Das Gericht sah bei einer Rückkehr des Kindes zu den Pflegeeltern sein Kindeswohl gefährdet, obwohl die Pflegeeltern sich beide weiterhin für geeignet erklärten.Nachdem eine Rückkehr zu beiden Pflegeelternteilen durch das Gericht untersagt worden war, trennten sich die Pflegeeltern und die Pflegemutter stellte einen Verbleibensantrag nochmals für sich allein. Das OLG Brandenburg sah nun, nach dieser Veränderung innerhalb der Pflegefamilie, eine Rückkehr des Kindes zur Pflegemutter als notwendig für das Wohl des Kindes an, allerdings nur unter der Voraussetzung, dass ein Kontakt zum Pflegevater untersagt sein würde.
In seiner Begründung bezog sich das Gericht besonders auf Sinn und Möglichkeiten einer Verbleibensanordnung, welche sich ausschließlich am Wohl und Wille des Kindes zu orientieren habe
Auszüge aus dem Urteil
Gemäß § 1632 Abs. 4 BGB kann das Familiengericht, wenn die Eltern oder – wie im vorliegenden Fall – der Vormund das Kind von der Pflegeperson wegnehmen wollen, von Amts wegen oder auf Antrag der Pflegeperson anordnen, dass das Kind, das seit längerer Zeit in der Familienpflege lebt, bei der Pflegeperson verbleibt, wenn und solange das Kindeswohl durch die Wegnahme gefährdet würde. Diese Vorschrift trägt dem Umstand Rechnung, dass bei einem länger andauernden Pflegeverhältnis und der daraus erwachsenen Bindung zwischen den Pflegeeltern und dem Pflegekind sich auch die Pflegefamilie auf den Grundrechtsschutz aus Art. 6 Abs. 1 GG berufen kann, so dass Art. 6 Abs. 3 GG bei der Entscheidung über die Herausnahme des Kindes aus seiner „sozialen Familie“ zu beachten ist.
Im Rahmen der erforderlichen Abwägung bildet das Kindeswohl den Richtpunkt und ist bei Interessenkonflikten maßgeblich.
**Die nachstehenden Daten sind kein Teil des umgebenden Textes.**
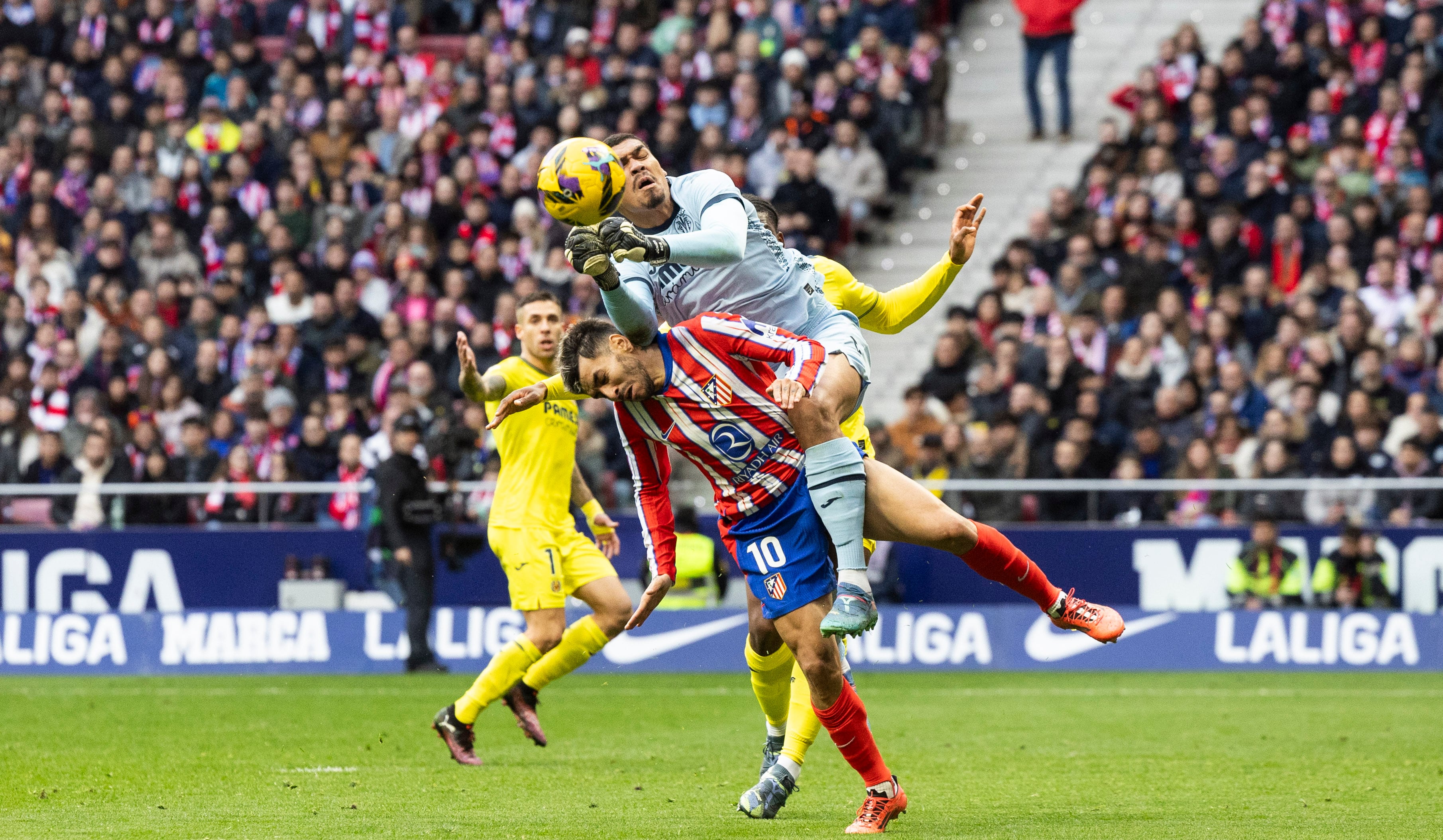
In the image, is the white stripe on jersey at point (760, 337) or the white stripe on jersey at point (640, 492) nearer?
the white stripe on jersey at point (760, 337)

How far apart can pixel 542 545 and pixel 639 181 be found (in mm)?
3683

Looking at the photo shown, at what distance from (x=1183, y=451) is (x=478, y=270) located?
7826 mm

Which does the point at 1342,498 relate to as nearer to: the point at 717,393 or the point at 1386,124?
the point at 1386,124

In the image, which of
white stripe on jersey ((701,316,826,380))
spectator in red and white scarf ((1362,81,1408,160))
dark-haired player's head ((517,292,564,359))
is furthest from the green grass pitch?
spectator in red and white scarf ((1362,81,1408,160))

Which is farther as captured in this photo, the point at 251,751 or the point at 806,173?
the point at 806,173

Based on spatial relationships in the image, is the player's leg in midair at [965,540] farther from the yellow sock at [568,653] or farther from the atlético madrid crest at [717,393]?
the yellow sock at [568,653]

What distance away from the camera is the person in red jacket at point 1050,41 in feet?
67.7

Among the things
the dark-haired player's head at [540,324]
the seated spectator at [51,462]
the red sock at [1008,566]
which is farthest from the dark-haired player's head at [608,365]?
the seated spectator at [51,462]

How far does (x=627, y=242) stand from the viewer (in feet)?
21.8

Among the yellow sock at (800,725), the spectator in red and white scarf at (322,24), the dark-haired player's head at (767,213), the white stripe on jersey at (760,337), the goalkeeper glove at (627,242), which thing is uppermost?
the spectator in red and white scarf at (322,24)

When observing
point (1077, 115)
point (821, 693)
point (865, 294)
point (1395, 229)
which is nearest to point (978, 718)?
point (865, 294)

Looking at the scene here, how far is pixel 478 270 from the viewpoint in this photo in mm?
20031

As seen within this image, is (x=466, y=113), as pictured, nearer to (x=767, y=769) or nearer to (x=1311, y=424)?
(x=1311, y=424)

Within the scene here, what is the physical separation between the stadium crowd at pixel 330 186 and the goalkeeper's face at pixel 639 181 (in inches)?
380
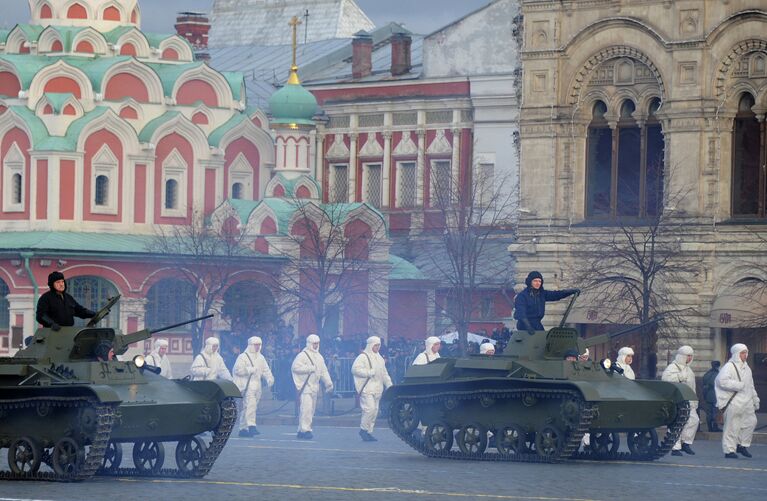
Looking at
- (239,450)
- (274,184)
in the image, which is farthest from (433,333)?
(239,450)

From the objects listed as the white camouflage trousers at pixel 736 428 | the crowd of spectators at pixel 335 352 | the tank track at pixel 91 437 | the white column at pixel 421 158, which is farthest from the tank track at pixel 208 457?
the white column at pixel 421 158

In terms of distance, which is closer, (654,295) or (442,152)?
(654,295)

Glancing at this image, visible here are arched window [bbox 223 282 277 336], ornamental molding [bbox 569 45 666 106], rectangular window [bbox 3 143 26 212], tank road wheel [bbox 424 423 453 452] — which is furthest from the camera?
rectangular window [bbox 3 143 26 212]

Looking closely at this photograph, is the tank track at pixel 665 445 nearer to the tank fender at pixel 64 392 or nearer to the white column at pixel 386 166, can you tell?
the tank fender at pixel 64 392

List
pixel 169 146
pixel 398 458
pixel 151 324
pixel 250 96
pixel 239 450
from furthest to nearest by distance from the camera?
pixel 250 96 → pixel 169 146 → pixel 151 324 → pixel 239 450 → pixel 398 458

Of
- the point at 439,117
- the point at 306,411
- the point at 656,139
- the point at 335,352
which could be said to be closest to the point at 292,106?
the point at 439,117

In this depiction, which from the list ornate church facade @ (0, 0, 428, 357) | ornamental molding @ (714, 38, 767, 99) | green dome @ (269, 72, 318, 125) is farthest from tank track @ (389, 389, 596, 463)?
green dome @ (269, 72, 318, 125)

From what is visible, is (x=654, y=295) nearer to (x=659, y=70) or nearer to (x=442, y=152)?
(x=659, y=70)

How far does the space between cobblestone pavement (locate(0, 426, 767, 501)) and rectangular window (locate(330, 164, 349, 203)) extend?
39.4m

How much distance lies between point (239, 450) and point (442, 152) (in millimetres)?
37266

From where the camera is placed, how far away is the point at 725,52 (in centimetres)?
4247

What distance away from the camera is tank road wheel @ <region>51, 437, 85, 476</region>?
2202 centimetres

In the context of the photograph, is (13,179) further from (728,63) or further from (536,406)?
(536,406)

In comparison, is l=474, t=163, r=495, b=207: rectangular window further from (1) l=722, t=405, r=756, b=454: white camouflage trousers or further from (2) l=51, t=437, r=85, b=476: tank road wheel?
(2) l=51, t=437, r=85, b=476: tank road wheel
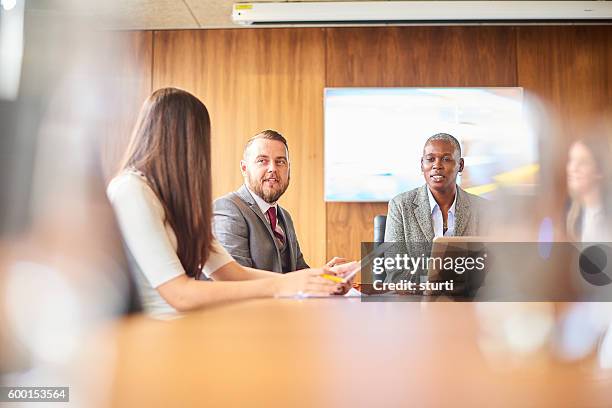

Dies bedeutet, dass eine mögliche Kindeswohlgefährdung durch Herausnahme aus der Pflegefamilie gegenüber einer anderen erheblicheren Gefährdung zurückzutreten hat, die dem betroffenen Kind bei einem dortigen Verbleiben drohen würde.
Das Gesetz will damit das Kind vor einer Herausnahme aus einer Pflegefamilie zur Unzeit schützen. Ein zwischen Kind und Pflegeeltern seit längerer Zeit bestehendes Familienpflegeverhältnis soll nicht zum Schaden des Kindes zerstört werden.
Nach dem Wortlaut erfasst diese Vorschrift (nur) einen Verbleib des Kindes, also einen der Sache nach ununterbrochenen Aufenthalt bei den Pflegeeltern. Allerdings ermöglicht § 1632 Abs. 4 BGB auch die Anordnung einer Rückführung des Kindes zu seinen Pflegeeltern, wenn die Beendigung des Aufenthalts des Kindes bei der Pflegeperson in einem unmittelbaren zeitlichen Zusammenhang mit dem Verfahren über die Verbleibensanordnung steht. Denn eine in unmittelbarem zeitlichen Zusammenhang erfolgte und damit bezogen auf die Antragstellung nach § 1632 Abs. 4 BGB nur kurzfristige bzw. vorübergehende Herausnahme des Kindes stellt dessen Verbleib bei den Pflegeeltern - vorausgesetzt der Antrag hat auch in der Sache Erfolg - nicht in Frage.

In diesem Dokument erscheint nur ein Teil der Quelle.